Registering the environment#
Once both Mimic compatible environment and environment config classes have been created, a new Mimic compatible environment can be registered using gym.register. For the Franka stacking task in the examples above, the Mimic environment is registered as Isaac-Stack-Cube-Franka-IK-Rel-Mimic-v0.
The registered environment is now ready to be used with Isaac Lab Mimic.
Tips for Successful Data Generation with Isaac Lab Mimic#
Splitting subtasks#
A general rule of thumb is to split the task into as few subtasks as possible, while still being able to complete the task. Isaac Lab Mimic data generation uses linear interpolation to bridge and stitch together subtask segments. More subtasks result in more stitching of trajectories which can result in less smooth motions and more failed demonstrations. For this reason, it is often best to annoatate subtask boundaries where the robot’s motion is unlikely to collide with other objects.
For example, in the scenario below, there is a subtask partition after the robot’s left arm grasps the object. On the left, the subtask annotation is marked immediately after the grasp, while on the right, the annotation is marked after the robot has grasped and lifted the object. In the left case, the interpolation causes the robot’s left arm to collide with the table and it’s motion lags while on the right the motion is continuous and smooth.
Motion lag/collision caused by poor subtask splitting (left)
Selecting number of interpolation steps#
The number of interpolation steps between subtask segments can be specified in the SubTaskConfig class. Once transformed, the subtask segments don’t start/end at the same spot, thus to create a continuous motion, Isaac Lab Mimic
will apply linear interpolation between the last point of the previous subtask and the first point of the next subtask.
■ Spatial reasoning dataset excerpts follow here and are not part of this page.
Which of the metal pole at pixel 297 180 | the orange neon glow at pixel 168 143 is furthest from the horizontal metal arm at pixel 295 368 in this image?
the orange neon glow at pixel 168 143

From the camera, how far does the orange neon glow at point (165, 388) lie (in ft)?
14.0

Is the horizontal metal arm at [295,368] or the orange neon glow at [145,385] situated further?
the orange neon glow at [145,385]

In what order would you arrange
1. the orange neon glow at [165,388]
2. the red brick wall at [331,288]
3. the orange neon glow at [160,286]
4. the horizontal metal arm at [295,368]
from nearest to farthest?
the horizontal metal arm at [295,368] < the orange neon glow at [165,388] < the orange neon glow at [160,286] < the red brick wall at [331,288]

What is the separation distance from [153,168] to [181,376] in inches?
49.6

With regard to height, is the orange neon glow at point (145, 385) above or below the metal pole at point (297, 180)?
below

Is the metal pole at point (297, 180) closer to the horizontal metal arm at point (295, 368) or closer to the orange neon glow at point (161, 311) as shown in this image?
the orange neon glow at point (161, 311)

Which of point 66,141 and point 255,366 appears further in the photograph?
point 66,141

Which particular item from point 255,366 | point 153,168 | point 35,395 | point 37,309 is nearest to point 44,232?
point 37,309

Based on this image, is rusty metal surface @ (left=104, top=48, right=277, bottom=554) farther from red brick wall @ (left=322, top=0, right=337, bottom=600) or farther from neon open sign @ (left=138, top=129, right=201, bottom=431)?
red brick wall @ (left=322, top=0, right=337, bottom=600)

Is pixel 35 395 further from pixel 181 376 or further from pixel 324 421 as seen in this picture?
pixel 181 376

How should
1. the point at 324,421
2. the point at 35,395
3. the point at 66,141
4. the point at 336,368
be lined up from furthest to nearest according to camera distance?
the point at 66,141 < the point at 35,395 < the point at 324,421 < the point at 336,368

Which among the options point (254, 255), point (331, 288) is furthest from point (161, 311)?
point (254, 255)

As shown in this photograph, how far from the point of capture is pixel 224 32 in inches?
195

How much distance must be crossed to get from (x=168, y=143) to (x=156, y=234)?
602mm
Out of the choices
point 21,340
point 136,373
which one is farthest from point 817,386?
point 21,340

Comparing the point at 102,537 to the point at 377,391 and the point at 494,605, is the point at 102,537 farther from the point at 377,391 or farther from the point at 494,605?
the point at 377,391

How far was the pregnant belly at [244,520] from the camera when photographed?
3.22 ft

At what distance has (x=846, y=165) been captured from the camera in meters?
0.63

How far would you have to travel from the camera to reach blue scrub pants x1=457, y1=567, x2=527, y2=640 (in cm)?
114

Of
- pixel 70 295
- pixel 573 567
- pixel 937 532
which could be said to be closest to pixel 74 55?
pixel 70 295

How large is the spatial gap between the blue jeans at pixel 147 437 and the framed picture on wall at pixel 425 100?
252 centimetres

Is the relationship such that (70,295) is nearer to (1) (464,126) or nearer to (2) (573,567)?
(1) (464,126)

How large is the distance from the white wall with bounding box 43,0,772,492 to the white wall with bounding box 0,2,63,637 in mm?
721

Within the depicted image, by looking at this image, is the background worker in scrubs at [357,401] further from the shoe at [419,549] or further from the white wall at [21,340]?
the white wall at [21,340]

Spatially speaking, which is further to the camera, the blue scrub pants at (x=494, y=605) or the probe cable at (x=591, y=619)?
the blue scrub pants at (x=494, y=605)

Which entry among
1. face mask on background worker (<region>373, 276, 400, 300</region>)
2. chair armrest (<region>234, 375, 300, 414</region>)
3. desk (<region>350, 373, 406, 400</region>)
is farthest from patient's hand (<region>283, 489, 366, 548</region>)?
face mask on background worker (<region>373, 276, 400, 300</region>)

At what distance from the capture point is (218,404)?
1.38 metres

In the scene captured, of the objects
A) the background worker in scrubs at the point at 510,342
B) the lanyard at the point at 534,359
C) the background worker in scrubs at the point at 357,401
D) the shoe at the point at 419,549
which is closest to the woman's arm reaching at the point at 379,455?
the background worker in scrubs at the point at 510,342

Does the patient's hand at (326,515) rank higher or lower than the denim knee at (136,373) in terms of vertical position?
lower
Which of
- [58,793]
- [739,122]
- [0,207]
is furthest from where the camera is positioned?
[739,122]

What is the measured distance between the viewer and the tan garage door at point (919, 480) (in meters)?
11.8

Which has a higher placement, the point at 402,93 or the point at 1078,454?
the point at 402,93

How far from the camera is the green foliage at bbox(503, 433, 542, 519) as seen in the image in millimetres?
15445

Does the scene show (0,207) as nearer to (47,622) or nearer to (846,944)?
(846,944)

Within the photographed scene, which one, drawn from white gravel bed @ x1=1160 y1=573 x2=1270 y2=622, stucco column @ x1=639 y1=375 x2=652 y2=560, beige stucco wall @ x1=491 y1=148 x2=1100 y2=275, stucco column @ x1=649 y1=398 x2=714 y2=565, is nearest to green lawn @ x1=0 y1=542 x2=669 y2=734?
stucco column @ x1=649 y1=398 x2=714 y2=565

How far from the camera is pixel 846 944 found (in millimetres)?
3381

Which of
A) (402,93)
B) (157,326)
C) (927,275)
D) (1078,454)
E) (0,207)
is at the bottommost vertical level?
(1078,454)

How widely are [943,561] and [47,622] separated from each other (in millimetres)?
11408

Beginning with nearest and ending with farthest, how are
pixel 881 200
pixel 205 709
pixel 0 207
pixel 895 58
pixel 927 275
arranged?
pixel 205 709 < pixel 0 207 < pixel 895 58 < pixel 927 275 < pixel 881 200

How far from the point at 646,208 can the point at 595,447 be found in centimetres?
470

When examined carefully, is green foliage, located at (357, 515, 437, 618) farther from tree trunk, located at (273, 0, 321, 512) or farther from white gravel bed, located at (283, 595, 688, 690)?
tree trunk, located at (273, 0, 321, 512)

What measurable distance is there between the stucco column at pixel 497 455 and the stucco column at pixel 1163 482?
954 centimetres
The number of interpolation steps can be tuned to control the smoothness of the generated demonstrations during this stitching process. The appropriate number of interpolation steps depends on the speed of the robot and the complexity of the task. A complex task with a large object reset distribution will have larger gaps between subtask segments and require more interpolation steps to create a smooth motion. Alternatively, a task with small gaps between subtask segments should use a small number of interpolation steps to avoid unnecessary motion lag caused by too many steps.
An example of how the number of interpolation steps can affect the generated demonstrations is shown below. In the example, an interpolation is applied to the right arm of the robot to bridge the gap between the left arm’s grasp and the right arm’s placement. With 0 steps, the right arm exhibits a jerky jump in motion while with 20 steps, the motion is laggy. With 5 steps, the motion is smooth and natural.
Left: 0 steps. Middle: 5 steps. Right: 20 steps.
Glossary#
- Isaac Lab Mimic (Mimic)#
Tool for generating spatially new robot demonstrations from a small number of human demonstrations.
- Subtask#
A contiguous segment of a human demonstration where the robot’s end-effector action is dictated by a single rigid object.
- Annotated Dataset#
An HDF5 dataset with human demonstrations marked with subtask completion boundaries.
- IK#
Inverse kinematics.
- FK#
Forward kinematics.
- Task Space Action#
A robot action defined in the robot’s end-effector space given by spatial translation (XYZ) and orientation (quaternion or euler).
- State-based Policy#
A policy that takes state vectors as input and outputs a robot action.
- Visuomotor Policy:#
A policy that takes camera images as input and outputs a robot action.